**Problem to solve**
Reproduce the stretch of rows from the line containing "How far is the green grass" through the line containing "1010 centimetres", keeping every line unchanged.
********************
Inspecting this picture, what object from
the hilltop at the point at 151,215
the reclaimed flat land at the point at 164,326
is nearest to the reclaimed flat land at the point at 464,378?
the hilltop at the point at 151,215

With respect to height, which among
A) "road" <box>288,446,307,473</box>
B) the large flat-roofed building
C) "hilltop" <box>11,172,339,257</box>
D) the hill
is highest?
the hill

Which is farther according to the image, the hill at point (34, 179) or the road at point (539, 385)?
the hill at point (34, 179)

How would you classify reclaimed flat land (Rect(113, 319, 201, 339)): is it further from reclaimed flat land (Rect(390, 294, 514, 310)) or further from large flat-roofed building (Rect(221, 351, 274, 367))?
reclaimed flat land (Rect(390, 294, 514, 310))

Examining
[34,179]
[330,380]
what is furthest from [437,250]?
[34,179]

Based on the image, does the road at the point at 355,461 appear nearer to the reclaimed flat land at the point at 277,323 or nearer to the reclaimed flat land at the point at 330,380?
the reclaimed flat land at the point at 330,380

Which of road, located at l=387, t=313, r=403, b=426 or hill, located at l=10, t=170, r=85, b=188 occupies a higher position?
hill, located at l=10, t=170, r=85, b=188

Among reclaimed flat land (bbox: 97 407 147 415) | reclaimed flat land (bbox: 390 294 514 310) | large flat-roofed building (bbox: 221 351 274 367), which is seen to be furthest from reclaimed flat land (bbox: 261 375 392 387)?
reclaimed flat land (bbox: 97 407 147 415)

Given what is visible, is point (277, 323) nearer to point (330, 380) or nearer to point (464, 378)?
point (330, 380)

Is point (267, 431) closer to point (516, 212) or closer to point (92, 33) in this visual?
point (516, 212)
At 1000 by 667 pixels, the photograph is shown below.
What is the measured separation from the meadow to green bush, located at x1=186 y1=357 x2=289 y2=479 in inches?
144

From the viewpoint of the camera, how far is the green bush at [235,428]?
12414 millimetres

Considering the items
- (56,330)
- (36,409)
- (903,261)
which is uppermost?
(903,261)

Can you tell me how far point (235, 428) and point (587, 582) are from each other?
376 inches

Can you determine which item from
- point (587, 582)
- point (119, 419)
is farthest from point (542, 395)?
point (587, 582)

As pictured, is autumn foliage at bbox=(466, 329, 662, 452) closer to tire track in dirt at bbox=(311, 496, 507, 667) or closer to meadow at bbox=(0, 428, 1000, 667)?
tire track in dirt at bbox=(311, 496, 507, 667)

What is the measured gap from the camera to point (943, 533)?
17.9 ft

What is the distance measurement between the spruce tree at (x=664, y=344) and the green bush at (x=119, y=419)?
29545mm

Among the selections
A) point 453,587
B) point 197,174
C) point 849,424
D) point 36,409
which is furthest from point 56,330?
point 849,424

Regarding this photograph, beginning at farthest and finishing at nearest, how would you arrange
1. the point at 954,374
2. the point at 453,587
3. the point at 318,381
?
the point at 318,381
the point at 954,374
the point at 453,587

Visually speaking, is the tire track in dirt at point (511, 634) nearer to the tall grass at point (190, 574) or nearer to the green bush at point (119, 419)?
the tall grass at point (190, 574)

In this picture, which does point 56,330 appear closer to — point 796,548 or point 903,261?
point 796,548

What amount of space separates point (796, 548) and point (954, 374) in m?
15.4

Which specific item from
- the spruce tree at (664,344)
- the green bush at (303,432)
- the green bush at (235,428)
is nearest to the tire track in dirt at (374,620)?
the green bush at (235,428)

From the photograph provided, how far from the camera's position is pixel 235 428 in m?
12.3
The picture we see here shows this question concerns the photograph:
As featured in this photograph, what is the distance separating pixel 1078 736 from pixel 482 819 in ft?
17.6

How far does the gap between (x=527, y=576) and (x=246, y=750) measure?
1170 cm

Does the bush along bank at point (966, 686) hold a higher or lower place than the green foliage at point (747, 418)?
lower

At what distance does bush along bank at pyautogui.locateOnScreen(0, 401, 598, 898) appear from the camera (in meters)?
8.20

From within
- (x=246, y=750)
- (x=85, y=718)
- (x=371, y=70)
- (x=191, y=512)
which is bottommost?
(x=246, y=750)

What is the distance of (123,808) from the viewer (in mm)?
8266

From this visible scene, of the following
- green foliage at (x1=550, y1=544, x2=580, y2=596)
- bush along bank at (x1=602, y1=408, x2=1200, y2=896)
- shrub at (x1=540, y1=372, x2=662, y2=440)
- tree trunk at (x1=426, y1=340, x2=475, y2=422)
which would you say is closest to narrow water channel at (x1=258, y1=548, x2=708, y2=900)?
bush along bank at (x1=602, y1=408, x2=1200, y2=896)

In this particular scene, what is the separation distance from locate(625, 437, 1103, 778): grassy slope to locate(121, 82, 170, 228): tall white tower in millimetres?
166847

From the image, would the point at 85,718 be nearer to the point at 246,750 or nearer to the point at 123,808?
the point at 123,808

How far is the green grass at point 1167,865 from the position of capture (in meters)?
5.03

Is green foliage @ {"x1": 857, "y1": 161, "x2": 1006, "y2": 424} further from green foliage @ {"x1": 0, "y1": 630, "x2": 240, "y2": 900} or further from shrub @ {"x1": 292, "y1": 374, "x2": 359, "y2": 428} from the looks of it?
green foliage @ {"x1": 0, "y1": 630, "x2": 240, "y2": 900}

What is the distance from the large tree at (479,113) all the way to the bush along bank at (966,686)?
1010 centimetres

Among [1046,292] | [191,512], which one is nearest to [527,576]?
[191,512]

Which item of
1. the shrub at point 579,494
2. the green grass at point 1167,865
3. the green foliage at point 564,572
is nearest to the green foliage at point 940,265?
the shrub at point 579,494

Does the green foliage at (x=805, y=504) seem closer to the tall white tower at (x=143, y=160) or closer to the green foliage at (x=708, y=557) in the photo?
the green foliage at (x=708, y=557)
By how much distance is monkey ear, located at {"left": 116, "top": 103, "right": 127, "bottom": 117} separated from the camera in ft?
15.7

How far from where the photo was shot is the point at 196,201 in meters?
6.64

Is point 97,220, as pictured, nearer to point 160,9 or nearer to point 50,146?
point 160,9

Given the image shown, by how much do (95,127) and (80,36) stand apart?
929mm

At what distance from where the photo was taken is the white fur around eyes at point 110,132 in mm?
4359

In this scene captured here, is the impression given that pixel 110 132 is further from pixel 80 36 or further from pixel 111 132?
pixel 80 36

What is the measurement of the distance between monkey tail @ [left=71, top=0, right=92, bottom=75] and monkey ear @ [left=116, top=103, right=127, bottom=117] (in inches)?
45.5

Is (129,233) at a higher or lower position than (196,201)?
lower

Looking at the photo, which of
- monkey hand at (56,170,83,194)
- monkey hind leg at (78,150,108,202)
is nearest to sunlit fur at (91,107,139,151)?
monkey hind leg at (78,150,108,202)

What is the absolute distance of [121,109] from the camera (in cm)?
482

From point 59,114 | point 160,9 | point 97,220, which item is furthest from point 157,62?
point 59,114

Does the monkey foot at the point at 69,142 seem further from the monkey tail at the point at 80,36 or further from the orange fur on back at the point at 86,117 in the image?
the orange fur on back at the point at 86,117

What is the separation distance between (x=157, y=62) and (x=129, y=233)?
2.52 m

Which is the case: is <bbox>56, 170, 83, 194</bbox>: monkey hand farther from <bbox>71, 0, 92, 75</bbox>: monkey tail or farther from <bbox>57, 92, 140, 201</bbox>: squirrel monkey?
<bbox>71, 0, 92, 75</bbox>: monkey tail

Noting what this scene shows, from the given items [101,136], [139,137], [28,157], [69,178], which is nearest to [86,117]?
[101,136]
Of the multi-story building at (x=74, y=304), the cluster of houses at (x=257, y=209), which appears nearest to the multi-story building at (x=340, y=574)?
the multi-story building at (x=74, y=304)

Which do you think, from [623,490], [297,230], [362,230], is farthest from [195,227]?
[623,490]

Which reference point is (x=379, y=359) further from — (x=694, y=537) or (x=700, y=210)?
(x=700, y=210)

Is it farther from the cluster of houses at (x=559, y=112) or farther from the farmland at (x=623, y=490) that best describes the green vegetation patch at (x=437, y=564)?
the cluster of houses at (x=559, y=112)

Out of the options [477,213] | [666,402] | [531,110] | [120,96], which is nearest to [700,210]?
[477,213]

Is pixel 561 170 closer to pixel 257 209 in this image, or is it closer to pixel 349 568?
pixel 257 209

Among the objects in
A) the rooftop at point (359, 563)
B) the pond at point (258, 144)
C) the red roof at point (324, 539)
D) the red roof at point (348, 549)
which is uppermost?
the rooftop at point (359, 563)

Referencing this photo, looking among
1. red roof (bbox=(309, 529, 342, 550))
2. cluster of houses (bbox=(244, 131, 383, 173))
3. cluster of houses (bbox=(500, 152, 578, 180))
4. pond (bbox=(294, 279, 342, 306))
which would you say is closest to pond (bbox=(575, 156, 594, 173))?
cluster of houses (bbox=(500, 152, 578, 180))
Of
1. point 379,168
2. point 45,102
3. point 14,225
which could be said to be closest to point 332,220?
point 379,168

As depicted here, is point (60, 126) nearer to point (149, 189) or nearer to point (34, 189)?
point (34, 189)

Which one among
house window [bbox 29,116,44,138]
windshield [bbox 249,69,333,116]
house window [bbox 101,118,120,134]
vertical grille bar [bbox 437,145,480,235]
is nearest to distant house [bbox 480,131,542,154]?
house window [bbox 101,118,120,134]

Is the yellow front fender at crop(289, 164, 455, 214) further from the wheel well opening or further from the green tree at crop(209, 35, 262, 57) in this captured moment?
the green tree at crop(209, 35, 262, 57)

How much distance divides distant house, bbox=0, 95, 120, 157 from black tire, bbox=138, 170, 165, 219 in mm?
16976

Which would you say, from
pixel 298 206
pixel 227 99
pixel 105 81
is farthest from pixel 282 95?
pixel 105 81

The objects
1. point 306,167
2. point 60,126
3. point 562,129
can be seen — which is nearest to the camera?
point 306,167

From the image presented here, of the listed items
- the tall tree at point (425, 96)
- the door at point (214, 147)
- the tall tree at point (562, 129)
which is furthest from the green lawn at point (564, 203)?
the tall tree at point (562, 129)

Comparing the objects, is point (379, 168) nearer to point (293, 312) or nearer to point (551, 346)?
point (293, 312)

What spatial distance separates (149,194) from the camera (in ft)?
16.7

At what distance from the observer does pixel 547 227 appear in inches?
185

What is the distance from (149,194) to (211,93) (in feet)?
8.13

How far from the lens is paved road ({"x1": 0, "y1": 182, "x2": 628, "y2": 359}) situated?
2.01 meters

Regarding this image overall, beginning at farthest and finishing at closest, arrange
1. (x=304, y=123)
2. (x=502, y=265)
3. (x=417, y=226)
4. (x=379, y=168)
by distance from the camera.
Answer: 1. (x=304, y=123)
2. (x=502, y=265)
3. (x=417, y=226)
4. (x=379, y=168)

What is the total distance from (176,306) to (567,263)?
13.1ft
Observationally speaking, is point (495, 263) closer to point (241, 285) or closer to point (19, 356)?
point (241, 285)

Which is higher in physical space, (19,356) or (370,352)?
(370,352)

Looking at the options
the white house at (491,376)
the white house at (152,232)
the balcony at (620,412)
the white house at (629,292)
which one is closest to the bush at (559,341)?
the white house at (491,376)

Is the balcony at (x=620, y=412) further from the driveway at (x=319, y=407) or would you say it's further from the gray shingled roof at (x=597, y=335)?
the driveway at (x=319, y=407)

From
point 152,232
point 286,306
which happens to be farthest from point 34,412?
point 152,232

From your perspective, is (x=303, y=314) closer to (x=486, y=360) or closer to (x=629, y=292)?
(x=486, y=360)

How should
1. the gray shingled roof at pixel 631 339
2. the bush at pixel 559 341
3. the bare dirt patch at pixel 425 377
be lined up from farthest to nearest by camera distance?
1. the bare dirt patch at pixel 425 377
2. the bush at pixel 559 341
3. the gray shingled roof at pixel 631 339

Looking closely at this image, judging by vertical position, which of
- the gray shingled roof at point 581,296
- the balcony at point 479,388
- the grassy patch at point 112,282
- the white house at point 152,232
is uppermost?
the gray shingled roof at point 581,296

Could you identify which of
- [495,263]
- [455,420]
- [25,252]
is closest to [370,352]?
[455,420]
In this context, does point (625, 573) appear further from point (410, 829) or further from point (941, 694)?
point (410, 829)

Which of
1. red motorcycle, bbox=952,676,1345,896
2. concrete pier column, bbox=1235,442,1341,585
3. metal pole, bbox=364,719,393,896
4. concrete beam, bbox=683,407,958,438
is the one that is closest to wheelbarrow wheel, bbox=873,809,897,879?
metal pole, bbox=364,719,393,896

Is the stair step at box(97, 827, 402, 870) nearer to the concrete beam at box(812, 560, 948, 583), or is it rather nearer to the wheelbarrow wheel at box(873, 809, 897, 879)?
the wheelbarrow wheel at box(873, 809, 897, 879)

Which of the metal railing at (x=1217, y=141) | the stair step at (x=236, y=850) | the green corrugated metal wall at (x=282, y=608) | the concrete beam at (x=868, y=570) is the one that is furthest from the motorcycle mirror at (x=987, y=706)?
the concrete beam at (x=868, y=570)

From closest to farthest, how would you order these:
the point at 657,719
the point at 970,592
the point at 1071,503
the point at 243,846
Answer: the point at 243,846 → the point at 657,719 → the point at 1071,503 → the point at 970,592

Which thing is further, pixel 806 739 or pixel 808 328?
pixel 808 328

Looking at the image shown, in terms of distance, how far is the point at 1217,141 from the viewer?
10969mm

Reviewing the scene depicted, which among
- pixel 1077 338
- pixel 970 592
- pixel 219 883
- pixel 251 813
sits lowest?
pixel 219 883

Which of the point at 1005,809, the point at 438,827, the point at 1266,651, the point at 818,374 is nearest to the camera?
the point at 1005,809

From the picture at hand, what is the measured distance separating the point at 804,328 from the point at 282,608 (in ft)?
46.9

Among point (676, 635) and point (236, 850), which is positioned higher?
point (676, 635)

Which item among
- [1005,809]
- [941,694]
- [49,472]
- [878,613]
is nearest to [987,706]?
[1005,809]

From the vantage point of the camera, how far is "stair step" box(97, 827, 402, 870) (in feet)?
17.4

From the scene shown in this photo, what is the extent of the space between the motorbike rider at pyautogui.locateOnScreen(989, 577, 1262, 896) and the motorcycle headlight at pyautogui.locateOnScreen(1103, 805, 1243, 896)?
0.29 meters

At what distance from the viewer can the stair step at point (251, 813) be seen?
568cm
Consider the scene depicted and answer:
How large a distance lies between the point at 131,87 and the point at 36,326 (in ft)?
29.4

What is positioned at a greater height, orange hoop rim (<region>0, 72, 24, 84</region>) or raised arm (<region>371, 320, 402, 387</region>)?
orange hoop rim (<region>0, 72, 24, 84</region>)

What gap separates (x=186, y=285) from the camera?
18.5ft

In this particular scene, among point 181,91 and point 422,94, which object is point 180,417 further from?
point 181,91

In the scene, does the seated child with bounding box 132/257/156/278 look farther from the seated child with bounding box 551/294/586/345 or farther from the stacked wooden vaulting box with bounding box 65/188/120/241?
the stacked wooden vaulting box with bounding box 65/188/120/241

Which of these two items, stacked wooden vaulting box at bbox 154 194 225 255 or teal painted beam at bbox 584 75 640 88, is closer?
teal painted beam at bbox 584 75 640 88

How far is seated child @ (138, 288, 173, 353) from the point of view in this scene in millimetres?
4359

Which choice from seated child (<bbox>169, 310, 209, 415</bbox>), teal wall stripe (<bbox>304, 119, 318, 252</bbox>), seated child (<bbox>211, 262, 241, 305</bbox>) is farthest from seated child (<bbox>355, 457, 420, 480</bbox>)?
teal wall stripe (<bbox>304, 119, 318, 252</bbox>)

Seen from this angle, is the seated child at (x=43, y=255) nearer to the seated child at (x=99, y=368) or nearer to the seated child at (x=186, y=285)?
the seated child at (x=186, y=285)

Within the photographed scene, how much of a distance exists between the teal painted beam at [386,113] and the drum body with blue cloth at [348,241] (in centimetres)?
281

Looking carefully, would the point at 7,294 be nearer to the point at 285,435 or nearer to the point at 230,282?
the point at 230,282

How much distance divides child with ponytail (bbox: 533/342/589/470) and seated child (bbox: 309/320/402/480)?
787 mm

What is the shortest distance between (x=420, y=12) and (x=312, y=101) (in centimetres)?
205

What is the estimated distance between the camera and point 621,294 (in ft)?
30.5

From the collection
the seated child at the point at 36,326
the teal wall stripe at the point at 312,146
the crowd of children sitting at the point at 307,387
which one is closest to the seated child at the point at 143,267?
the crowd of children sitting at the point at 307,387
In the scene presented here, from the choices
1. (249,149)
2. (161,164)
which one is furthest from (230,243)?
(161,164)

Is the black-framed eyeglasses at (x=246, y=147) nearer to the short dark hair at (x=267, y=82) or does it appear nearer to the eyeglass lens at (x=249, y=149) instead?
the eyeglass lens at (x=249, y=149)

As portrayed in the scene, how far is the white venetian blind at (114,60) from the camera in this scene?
********************
**In response**
How far is the green grass at point 1167,865 from the position of capture (in meters)?
5.03

Is green foliage @ {"x1": 857, "y1": 161, "x2": 1006, "y2": 424} further from green foliage @ {"x1": 0, "y1": 630, "x2": 240, "y2": 900} or further from shrub @ {"x1": 292, "y1": 374, "x2": 359, "y2": 428} from the looks of it?
green foliage @ {"x1": 0, "y1": 630, "x2": 240, "y2": 900}

What is the distance from the large tree at (479,113) all the way to the bush along bank at (966,686)?
1010 centimetres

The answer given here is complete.